Il y a trop de monde. Partout. Dans les restos où tu manges mal. Dans les vernissages où tu t’extasies sur des œuvres qui ne te touchent pas. Dans les halls d’aéroport où tu rêves de fuite. Et dans cette fête sans joie où tu te pavanes avec ta robe hors de prix, il y a aussi trop de monde. Trop de monde que tu connais. Tu dis bonjour. Machinale et souriante. Tu ne ressens rien. Tu fais la fête. Ce que tu fais de mieux. Ton cœur est sec. Ton rouge à lèvres parfaitement appliqué. Tout va bien. Tu n’attends pas grand-chose. De toute façon, tu ne sors quasiment que pour meubler les discussions du lendemain. Rien ni personne n’arrive à vraiment te surprendre. C’est bien ça le problème. On te présente des gens. Tu connais au moins la belle-sœur du cousin. Tu situes le nom de famille. Dans le meilleur des cas, tu as été en classe avec une nièce. Dans le plus glauque, tu connais les détails d’un scandale domestique. La vie en microcosme a un coût.

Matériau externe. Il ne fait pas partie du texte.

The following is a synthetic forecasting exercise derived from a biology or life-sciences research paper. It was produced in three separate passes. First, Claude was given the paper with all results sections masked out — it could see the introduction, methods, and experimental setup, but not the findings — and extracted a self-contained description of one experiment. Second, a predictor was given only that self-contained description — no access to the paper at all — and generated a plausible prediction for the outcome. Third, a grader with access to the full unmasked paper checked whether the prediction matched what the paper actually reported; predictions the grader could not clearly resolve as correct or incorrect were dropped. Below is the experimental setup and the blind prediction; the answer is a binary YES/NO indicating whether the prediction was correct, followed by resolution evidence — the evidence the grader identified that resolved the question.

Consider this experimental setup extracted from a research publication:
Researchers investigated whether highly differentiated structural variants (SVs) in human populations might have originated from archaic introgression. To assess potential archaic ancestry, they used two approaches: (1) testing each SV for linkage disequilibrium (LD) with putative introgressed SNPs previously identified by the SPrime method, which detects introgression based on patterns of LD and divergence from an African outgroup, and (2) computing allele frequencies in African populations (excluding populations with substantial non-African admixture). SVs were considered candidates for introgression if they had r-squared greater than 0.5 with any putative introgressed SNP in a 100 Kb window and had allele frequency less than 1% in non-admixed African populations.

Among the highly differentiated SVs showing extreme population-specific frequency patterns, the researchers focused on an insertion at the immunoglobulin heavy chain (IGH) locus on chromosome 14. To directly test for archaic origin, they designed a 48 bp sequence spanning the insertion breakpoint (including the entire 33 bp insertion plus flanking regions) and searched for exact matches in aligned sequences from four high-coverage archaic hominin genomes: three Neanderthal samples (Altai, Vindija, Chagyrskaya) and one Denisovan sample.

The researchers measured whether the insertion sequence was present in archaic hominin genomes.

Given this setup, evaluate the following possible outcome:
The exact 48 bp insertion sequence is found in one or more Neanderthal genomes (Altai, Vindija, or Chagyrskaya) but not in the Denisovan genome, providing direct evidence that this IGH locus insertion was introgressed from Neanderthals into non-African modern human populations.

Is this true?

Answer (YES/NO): YES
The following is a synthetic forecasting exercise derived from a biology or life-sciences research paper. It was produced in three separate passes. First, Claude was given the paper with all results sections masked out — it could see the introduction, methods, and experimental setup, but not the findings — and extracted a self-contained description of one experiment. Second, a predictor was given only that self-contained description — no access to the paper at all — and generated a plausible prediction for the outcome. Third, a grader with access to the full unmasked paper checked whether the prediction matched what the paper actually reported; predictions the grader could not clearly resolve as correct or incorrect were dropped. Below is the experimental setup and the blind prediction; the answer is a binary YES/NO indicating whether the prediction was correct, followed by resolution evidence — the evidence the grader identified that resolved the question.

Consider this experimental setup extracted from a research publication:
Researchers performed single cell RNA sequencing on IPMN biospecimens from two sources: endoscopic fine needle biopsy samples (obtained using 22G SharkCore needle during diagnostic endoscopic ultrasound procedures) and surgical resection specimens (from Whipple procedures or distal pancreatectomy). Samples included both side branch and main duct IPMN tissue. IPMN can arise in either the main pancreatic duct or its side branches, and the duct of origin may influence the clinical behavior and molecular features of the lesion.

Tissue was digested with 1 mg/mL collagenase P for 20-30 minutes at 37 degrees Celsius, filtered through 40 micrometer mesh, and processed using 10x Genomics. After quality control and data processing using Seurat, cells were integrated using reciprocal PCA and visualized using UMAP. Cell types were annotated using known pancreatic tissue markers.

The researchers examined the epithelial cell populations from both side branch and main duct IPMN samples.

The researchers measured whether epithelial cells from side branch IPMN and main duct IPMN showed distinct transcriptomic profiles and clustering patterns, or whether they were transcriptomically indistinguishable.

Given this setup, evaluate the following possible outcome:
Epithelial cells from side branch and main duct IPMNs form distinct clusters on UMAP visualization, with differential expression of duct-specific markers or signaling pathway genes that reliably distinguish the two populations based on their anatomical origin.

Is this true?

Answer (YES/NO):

Le snobisme a un prix. Il a surtout une définition, snob veut dire sans noblesse. Tu fais partie d’une jeunesse que les autres disent dorée mais qui ne brille pas vraiment. Tes occupations n’ont rien de très lumineux. Tu écoutes des ragots, scrutes les sacs à main les plus chers et analyses la froideur de certaines poignées de main. Rien n’échappe à ton regard. Tu tentes de comprendre le cours de la bourse des vanités. Tu remarques celui qui a changé de look. Préférant la chemise ouverte sur un tee-shirt à la veste sur chemise, optant pour la fausse négligence d’une barbe de quelques jours : autant de signes qui annoncent une nouvelle maîtresse, plus jeune. Tu contemples avec désolation l’union sordide et prévisible d’un tordu et d’une écervelée. Elle bat des cils, elle a bien appris la leçon. Il fait tinter les deux glaçons de son verre de whisky, il sait que la virilité est aussi d’apparence liquide. Elle boit à la paille un cocktail trop sucré et se rêve au volant d’une Fiat 500.
Un bellâtre aussi ringard qu’un mec qui va en boîte le samedi soir vient jouer les apollons devant toi. Il te fait quelques compliments banals et affligeants. Il voit bien que ses paroles t’ennuient. Il cherche à te surprendre. Il ose te parler de Baudelaire dans une phrase bancale. Tu salues l’audace mais tu as surtout très envie de rire. Tu as très envie de rappeler à cet inculte au col blanc parfaitement amidonné que Les Fleurs du mal n’est absolument pas son livre préféré, c’est juste le seul dont il se souvienne du titre. Tu files remplir ton verre qui est autant à plaindre que toi.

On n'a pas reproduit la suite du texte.